◆ **Data below**

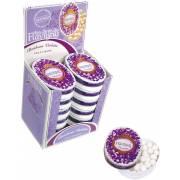 Boîte ovale 50g violette Bonbons ANIS DE FLAVIGNY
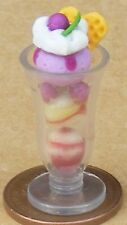 1:12 Scale Ice Cream Sundae In A Glass Tumdee Dolls House Dessert Accessory i89
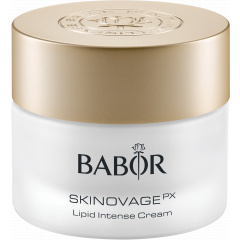 Lipid Intense Cream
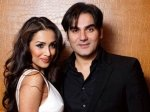 Malaika Arora Reveals How Her Family Reacted A Night Before Her Divorce With Arbaaz Khan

◆ **Exercise**
If a picture appears in the data, omit it; transcribe all the rest exactly.

◆ **Answer to the exercise**
 Boîte ovale 50g violette Bonbons ANIS DE FLAVIGNY
 1:12 Scale Ice Cream Sundae In A Glass Tumdee Dolls House Dessert Accessory i89
 Lipid Intense Cream
 Malaika Arora Reveals How Her Family Reacted A Night Before Her Divorce With Arbaaz Khan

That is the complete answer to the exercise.